I wait for the shaking to subside, trying to force my brain to think logically. It's been years; surely, they aren't looking for us now. It was never that unusual for the district to turn the fence on, every once in a while; I remember it happening a handful of times during my hunting days in District 12. I just don't cross through the fence as much these days. It's possible that the fence comes on periodically, that this isn't the first time in a while.

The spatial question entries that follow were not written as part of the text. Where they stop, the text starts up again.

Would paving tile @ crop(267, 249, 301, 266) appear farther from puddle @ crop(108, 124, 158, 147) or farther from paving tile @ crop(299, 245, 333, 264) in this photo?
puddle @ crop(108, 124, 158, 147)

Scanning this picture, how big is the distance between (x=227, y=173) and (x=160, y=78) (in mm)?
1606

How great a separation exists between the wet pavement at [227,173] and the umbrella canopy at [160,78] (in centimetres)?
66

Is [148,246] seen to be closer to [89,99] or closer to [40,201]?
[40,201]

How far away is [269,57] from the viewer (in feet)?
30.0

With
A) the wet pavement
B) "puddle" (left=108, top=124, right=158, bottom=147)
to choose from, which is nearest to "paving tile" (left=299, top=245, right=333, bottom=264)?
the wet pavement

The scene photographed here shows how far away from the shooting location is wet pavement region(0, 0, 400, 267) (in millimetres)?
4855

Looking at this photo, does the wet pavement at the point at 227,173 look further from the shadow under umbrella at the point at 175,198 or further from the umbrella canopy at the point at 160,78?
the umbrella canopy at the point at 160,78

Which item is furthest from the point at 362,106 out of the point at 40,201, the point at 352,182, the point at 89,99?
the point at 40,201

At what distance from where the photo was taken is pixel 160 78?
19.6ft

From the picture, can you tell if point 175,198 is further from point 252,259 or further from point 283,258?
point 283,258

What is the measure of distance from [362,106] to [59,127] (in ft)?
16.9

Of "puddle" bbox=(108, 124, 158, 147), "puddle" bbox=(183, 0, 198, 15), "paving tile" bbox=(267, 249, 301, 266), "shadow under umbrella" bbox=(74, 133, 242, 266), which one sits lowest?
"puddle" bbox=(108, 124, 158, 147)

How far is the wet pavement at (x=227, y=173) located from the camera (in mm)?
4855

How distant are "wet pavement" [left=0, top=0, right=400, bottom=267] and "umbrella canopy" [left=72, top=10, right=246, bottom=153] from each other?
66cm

Still, I won't feel safe until I get back to the cabin, so I hastily jog back home. Once I'm back, I try not to alarm Wren, pulling Peeta into another room when he looks at me with questioning eyes.
"They turned the electricity back onto the fence," I whisper. His eyes go wide before narrowing in confusion.
"What do you think that means?"
I shake my head. "I'm not really sure. It's probably nothing, but...I'll wait a few days before trying to go back into the district again, just to be safe. I'm sure it'll be off by that point."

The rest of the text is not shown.